There are advantages and disadvantages associated with both the direction given and the alternative proposed by the appellant. There is no justification for interfering with the approach which the trial Judge considered at the time to be the least prejudicial and which, upon reflection, probably was.
As already outlined in these reasons, this was not a case where directions to the jury were incapable of obviating the possible prejudice to the appellant. Although the analogy drawn by the trial Judge to matters told in confidence in everyday life may not have assisted the jury, nor would it have rendered the jury members so confused that the direction would not have been understood. The trial Judge repeated the direction to ignore the detective’s answer numerous times. It was clear that the jurors were not to take it into account in reaching their verdict. To suggest that they would have been misguided as to the meaning of the direction would be tantamount to arguing that juries are incapable of following simple instructions. There is a presumption that juries will comprehend and follow the directions they are given. As Gleeson CJ and Gummow J commented in the case of Gilbert v The Queen[5];
The system of criminal justice, as administered by appellate courts, requires the assumption, that, as a general rule, juries understand, and follow, the directions they are given by trial judges.
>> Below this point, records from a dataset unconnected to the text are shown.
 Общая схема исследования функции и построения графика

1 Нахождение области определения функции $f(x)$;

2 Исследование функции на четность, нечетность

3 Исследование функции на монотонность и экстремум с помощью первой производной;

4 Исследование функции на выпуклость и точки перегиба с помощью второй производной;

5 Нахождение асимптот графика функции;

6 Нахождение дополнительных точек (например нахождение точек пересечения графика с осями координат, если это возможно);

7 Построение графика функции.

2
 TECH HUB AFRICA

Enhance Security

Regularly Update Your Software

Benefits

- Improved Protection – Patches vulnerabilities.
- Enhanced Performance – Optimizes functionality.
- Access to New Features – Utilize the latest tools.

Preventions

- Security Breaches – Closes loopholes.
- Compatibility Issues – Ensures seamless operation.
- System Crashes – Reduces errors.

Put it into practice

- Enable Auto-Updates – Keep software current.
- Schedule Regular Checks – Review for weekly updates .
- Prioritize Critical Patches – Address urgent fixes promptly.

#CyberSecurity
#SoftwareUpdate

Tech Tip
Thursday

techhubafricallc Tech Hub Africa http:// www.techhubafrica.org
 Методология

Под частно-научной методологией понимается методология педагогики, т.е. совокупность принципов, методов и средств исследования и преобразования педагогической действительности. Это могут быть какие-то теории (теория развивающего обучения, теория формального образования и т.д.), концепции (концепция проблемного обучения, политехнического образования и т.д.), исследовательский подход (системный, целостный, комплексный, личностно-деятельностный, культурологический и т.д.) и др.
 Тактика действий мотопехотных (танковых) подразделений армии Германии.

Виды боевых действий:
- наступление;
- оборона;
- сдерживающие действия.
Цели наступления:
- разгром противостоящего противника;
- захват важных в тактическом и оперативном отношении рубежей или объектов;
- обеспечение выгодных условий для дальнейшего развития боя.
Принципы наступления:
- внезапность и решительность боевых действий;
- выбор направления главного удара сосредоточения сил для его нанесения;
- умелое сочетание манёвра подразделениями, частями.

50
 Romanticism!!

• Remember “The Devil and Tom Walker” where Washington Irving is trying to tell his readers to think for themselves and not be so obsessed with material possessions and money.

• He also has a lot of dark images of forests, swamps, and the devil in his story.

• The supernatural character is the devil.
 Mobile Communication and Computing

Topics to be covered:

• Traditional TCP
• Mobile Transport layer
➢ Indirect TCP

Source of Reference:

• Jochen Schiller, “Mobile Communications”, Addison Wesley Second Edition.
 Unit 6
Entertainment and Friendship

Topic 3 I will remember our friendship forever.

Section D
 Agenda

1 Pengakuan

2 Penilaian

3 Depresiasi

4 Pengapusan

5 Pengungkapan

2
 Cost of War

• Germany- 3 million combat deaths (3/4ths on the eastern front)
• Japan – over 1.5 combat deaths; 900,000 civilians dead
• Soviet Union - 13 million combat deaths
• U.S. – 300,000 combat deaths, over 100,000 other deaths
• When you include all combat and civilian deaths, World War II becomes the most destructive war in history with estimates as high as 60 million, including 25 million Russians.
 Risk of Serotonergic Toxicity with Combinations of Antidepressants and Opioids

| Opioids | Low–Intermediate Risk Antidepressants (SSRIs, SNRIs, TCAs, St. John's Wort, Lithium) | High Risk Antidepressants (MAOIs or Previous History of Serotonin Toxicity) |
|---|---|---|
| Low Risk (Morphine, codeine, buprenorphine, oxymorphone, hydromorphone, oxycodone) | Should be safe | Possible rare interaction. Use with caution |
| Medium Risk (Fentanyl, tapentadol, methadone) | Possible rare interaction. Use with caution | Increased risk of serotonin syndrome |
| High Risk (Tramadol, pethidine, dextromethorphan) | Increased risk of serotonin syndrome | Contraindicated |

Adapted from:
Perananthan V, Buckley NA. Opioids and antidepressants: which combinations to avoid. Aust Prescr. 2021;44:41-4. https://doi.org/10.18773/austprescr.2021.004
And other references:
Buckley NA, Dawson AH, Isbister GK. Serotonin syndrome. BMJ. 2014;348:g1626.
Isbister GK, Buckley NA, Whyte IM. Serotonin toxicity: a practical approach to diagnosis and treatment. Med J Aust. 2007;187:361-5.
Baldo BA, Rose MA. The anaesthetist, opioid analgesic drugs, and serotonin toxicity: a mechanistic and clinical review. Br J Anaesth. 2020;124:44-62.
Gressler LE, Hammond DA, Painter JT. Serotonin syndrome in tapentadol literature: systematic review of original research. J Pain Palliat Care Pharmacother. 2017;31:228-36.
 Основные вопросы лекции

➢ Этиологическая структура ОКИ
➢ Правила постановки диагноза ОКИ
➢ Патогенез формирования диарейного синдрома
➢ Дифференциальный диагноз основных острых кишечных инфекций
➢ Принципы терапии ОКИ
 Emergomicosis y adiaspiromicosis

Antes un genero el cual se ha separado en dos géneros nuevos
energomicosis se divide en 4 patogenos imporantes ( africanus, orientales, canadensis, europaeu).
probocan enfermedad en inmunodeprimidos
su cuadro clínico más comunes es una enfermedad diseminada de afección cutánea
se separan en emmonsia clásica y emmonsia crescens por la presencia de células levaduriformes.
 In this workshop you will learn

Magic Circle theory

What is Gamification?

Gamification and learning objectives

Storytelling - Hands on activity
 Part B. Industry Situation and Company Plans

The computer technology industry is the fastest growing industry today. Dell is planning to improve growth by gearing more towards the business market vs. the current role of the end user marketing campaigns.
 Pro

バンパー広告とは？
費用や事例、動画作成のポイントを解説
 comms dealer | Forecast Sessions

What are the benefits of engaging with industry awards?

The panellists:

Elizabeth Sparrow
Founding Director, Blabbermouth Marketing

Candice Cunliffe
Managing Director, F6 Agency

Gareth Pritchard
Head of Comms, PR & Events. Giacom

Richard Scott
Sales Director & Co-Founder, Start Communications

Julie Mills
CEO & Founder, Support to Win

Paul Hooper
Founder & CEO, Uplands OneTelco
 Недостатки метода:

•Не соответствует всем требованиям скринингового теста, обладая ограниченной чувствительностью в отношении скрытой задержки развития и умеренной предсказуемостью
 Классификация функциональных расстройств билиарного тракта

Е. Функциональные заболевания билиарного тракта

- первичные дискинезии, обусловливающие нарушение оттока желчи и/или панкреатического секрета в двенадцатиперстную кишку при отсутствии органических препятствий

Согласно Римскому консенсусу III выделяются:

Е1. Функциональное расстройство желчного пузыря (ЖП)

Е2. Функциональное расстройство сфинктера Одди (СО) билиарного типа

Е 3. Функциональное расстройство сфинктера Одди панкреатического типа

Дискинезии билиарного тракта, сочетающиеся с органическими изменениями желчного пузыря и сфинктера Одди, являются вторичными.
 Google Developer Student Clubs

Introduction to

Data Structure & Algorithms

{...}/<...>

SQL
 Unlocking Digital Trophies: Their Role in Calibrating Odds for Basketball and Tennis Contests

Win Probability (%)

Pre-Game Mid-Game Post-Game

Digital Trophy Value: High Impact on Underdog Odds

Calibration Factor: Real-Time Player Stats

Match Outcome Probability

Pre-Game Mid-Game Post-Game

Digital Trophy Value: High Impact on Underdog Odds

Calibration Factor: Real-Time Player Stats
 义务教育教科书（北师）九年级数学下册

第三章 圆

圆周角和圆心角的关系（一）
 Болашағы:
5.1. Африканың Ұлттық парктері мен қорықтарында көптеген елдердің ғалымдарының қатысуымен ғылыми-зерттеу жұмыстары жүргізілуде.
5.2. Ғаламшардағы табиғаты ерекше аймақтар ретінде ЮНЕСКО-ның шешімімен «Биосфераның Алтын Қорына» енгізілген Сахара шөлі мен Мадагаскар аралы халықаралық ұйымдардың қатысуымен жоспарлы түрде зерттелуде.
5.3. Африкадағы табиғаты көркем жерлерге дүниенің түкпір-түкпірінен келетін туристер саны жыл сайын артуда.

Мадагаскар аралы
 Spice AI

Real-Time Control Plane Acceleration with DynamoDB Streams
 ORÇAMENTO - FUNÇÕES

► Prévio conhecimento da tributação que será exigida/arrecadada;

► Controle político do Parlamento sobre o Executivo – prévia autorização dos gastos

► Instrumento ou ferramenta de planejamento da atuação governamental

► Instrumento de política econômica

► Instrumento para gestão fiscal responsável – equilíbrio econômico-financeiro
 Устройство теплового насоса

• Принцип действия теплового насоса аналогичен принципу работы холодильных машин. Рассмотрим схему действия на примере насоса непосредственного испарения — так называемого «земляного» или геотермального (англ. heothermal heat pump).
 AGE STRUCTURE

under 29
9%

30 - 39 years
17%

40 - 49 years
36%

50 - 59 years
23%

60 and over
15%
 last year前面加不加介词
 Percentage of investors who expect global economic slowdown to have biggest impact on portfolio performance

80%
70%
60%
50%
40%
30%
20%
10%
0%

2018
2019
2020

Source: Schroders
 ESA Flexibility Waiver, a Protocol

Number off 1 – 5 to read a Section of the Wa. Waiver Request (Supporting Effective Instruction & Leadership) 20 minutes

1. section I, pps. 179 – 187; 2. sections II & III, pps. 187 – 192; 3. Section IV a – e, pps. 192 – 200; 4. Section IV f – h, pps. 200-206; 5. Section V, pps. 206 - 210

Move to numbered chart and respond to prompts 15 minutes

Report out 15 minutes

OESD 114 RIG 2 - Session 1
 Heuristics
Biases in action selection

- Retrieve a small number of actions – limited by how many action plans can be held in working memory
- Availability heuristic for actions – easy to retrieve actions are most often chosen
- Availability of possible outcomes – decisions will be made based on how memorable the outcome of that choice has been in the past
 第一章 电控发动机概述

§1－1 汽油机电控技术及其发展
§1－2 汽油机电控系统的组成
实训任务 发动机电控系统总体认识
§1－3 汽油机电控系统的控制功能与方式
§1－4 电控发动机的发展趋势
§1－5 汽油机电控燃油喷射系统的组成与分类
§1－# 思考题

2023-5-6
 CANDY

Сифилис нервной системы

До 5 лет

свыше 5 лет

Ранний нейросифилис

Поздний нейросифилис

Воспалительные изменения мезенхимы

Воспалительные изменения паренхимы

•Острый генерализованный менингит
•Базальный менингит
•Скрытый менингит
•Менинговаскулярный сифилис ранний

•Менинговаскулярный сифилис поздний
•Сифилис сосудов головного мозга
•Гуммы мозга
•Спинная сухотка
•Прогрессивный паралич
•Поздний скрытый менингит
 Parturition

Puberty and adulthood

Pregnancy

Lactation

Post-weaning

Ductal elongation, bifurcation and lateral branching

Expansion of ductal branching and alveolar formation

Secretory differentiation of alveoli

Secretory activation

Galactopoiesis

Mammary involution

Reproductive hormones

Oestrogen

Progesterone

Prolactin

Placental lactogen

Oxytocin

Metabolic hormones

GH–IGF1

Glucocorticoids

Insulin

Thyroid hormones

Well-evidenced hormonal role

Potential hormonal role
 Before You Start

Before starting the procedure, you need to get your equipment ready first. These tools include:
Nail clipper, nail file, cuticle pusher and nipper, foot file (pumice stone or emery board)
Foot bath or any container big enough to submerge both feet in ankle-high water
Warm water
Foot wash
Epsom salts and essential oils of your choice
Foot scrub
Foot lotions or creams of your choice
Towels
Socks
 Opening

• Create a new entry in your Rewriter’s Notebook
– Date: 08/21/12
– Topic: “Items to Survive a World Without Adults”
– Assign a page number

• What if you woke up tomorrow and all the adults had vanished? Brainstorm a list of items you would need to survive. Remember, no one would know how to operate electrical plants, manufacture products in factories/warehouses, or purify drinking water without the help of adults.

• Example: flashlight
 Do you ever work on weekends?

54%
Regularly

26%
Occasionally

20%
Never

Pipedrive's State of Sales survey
[5] (2000) 201 CLR 414 at 420 and also at 425-426 per McHugh J. See also R v Harms [2000] QCA 419 (Unreported, 10 October 200 McPherson, Davies JJA and Mackenzie J).
There were some submissions put by both counsel in this appeal which contemplated how the jury might have dealt with the excluded evidence had they ignored the trial Judge’s direction. I do not propose to deal with them. There is no reason to assume that the jury did not follow the direction it was given. To entertain that hypothesis and to speculate as to how the jury would have then proceeded would be a dangerous and inappropriate course.
The appeal should be dismissed
ANDERSON J: I would also dismiss the appeal for the reasons given by Bleby J.